State of Python 3 as default in Fedora

Zbigniew Jędrzejewski-Szmek zbyszek at in.waw.pl
Tue Mar 4 18:07:27 UTC 2014


On Tue, Mar 04, 2014 at 11:15:34AM -0500, Dan Scott wrote:
> On Wed, Feb 12, 2014 at 7:52 AM, Miro Hrončok <mhroncok at redhat.com> wrote:
> 
> > Hi,
> >
> > I've just published a blogpost that summarizes what's going on with Python
> > 3 as default in Fedora.
> >
> > You can find it here:
> >
> > http://eng.hroncok.cz/2014/02/12/python3-fedora-default/
> >
> > Feel free to post any comments on my blog or here on the mailing list(s)
> 
> 
> Basic process question: do existing packages that currently offer only
> Python 2 support, but for which upstream has subsequently added Python 3
> compatibility, follow the normal new package / full review process if
> you're adding Python 3 support as a subpackage to the existing spec file?
> (I'm working on python-rdflib at the moment, which fits this criteria).
No, they don't. There's no mandate to do a full review when new subpackages
are added, and Python 3 packages are not treated differently here.

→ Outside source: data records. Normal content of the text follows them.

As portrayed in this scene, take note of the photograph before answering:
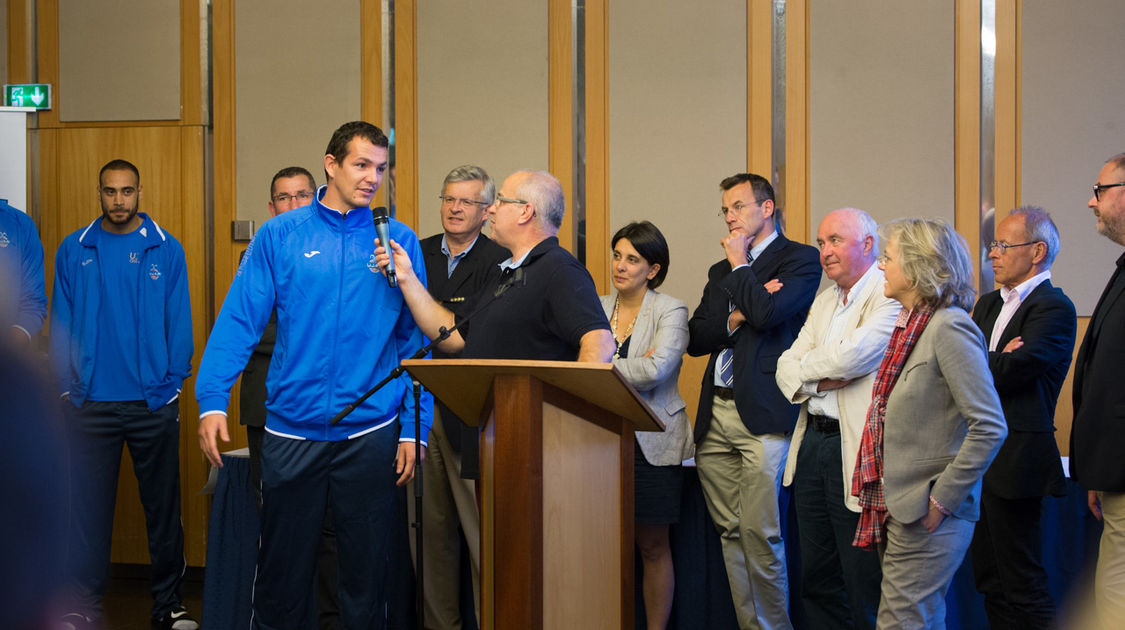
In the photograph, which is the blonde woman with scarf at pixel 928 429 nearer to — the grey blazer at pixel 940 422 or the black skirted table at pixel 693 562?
the grey blazer at pixel 940 422

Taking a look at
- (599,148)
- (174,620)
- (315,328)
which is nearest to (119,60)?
(599,148)

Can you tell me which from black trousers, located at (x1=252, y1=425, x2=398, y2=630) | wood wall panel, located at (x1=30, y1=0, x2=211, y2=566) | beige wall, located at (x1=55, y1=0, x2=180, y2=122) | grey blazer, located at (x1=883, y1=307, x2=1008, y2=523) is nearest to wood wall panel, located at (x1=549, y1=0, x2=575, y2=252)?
wood wall panel, located at (x1=30, y1=0, x2=211, y2=566)

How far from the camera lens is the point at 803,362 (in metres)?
3.23

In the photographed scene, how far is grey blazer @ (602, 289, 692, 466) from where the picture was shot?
3494 millimetres

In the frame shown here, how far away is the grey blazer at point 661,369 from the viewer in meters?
3.49

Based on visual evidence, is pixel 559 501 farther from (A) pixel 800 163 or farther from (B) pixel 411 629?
(A) pixel 800 163

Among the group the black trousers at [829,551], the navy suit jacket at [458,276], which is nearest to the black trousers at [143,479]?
the navy suit jacket at [458,276]

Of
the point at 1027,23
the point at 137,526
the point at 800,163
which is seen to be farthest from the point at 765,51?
the point at 137,526

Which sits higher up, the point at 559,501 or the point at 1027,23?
the point at 1027,23

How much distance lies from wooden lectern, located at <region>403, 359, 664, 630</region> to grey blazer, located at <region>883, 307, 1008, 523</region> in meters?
0.70

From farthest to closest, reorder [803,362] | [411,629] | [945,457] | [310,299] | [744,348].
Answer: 1. [411,629]
2. [744,348]
3. [803,362]
4. [310,299]
5. [945,457]

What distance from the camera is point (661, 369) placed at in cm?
350

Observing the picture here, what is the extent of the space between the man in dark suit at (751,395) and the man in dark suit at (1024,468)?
697mm

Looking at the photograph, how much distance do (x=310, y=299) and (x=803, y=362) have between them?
A: 1.60m
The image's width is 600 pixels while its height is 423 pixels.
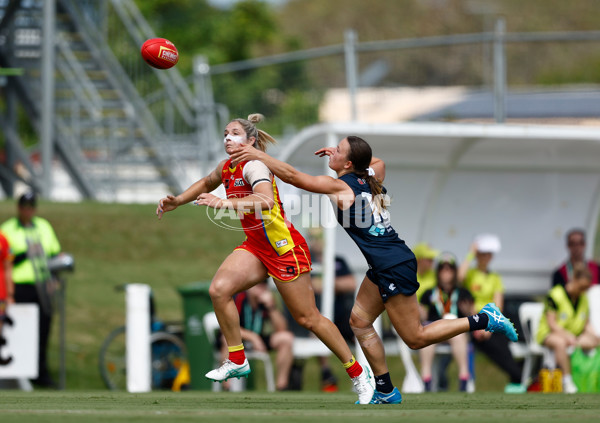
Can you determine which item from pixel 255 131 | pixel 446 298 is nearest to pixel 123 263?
pixel 446 298

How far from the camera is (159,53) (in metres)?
7.81

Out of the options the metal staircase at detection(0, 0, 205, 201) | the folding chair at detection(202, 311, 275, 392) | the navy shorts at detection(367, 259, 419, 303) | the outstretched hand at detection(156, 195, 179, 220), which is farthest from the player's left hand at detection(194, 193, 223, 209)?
the metal staircase at detection(0, 0, 205, 201)

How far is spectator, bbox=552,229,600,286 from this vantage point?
1170cm

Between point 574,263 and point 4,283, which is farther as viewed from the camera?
point 574,263

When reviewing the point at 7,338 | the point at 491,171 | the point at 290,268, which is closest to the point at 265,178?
the point at 290,268

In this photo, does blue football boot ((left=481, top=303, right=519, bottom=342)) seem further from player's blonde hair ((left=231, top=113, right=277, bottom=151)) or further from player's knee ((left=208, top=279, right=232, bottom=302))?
player's blonde hair ((left=231, top=113, right=277, bottom=151))

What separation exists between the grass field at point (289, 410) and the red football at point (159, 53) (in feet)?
8.21

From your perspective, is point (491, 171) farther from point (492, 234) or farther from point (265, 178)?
point (265, 178)

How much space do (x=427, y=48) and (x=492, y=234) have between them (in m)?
3.06

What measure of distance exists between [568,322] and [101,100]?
10339 millimetres

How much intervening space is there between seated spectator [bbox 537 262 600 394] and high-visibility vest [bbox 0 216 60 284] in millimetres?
5659

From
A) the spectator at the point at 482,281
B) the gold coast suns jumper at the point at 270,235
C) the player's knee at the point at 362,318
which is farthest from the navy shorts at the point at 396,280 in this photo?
the spectator at the point at 482,281

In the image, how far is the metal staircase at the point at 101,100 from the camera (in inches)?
716

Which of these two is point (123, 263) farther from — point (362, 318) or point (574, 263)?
point (362, 318)
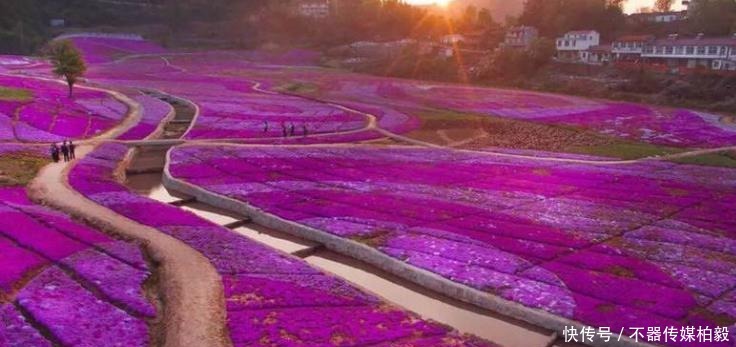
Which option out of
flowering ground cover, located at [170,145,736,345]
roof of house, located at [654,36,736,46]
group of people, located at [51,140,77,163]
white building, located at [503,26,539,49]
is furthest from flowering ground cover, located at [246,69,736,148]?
group of people, located at [51,140,77,163]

And there's really no need to in the case of Python 3 subpackages:
they are usually rather mundane duplicates of their Python 2
counterparts with some paths changes.

Zbyszek

> I would assume so, but didn't find an explicit statement one way or another
> in https://fedoraproject.org/wiki/Packaging:Python . As I suspect this will
> be a common case with a push for Python 3 as default, I'll be happy to add
> a corresponding statement to that page.